Could anyone show me how to integrate the rate equation above to give P_circ as a function of time. I already have the answer but I can't figure out how to get there:

P_circ(t) = P_circ(0) + (P_del - P_circ(0)) x (1 - e^-t/[V/FGF])

Thanks in advance!

 

[Deleted member 4993]

The following equation gives the rate of change of the partial pressure of a specific gas (P_circ) in a circuit of plastic tubing which is being flushed with fresh gas of different partial pressure (P_del):

dP_circ/dt = (FGF/V) x (P_circ - P_del)

FGF = fresh gas flow into the circuit (L/min),
V = volume of the circuit (L),
P_del = partial pressure of gas in the fresh gas flow (cmH₂O),
P_circ = partial pressure of gas in the circuit (cmH₂​O)

Could anyone show me how to integrate the rate equation above to give P_circ as a function of time. I already have the answer but I can't figure out how to get there:

P_circ(t) = P_circ(0) + (P_del - P_circ(0)) x (1 - e^-t/[V/FGF])

Thanks in advance!

can you integrate:

\(\displaystyle \displaystyle{\int \dfrac{dx}{x-a}}\)

 

[snacks_au]

can you integrate:

\(\displaystyle \displaystyle{\int \dfrac{dx}{x-a}}\)

Is it ln(x-a) + C?

 

[snacks_au]

Actually I think I am a step closer after you posted that but still not right:


(1) dP_circ/dt = (FGF/V) x (P_circ - P_del)

(1/(P_circ - P_del)) x dP_{circ =} (FGF/V) x dt

ln((P_circ - P_del) = FGF/V x t + C

P_circ - P_del = P_circ(0) e^[(FGF/V)t]

P_circ = P_circ(0) e^[(FGF/V)t] + P_del

then if 1 is modified to give the formula for wash-out (i.e. dP/Dt = -m*P), and wash-in = 1- washout

P_circ = P_circ(0) (1- e^-[(FGF/V)t]) + P_del


still not quite right. Any ideas?

 

[Deleted member 4993]

Actually I think I am a step closer after you posted that but still not right:


(1) dP_circ/dt = (FGF/V) x (P_circ - P_del)

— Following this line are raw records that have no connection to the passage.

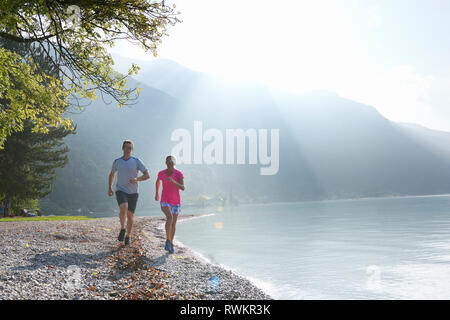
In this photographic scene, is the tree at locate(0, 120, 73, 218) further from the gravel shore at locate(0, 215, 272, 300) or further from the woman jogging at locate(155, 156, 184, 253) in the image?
the woman jogging at locate(155, 156, 184, 253)

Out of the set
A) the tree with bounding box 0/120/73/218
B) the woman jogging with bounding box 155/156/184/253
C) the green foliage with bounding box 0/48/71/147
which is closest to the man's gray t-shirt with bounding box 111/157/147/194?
the woman jogging with bounding box 155/156/184/253

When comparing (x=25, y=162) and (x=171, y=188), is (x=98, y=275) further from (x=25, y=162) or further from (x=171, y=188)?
(x=25, y=162)

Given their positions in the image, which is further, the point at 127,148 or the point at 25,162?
the point at 25,162

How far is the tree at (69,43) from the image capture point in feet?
24.0

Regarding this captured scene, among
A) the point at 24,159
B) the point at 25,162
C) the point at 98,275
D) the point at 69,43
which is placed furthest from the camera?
the point at 25,162

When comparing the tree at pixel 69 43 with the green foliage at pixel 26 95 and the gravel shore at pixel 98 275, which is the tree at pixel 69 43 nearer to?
the green foliage at pixel 26 95

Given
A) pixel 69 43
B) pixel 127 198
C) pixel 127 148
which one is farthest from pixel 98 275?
pixel 69 43

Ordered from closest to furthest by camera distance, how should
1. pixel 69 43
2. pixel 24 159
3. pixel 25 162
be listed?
1. pixel 69 43
2. pixel 24 159
3. pixel 25 162

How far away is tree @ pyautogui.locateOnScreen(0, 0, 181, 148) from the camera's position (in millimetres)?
7301

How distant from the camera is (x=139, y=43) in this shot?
8.41m

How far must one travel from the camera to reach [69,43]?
8.63 m

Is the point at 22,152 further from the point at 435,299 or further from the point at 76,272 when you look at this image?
the point at 435,299
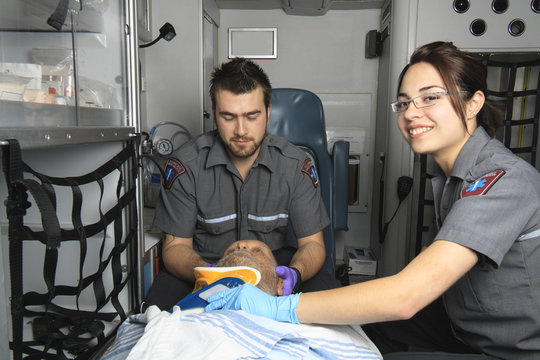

(1/(P_circ - P_del)) x dP_{circ =} (FGF/V) x dt

ln((P_circ - P_del) = FGF/V x t + C

P_circ - P_del = P_circ(0) e^[(FGF/V)t]

P_circ = P_circ(0) e^[(FGF/V)t] + P_del

then if 1 is modified to give the formula for wash-out (i.e. dP/Dt = -m*P), and wash-in = 1- washout

P_circ = P_circ(0) (1- e^-[(FGF/V)t]) + P_del


still not quite right. Any ideas?

How did you get that?

Please show intermediate steps - carefully.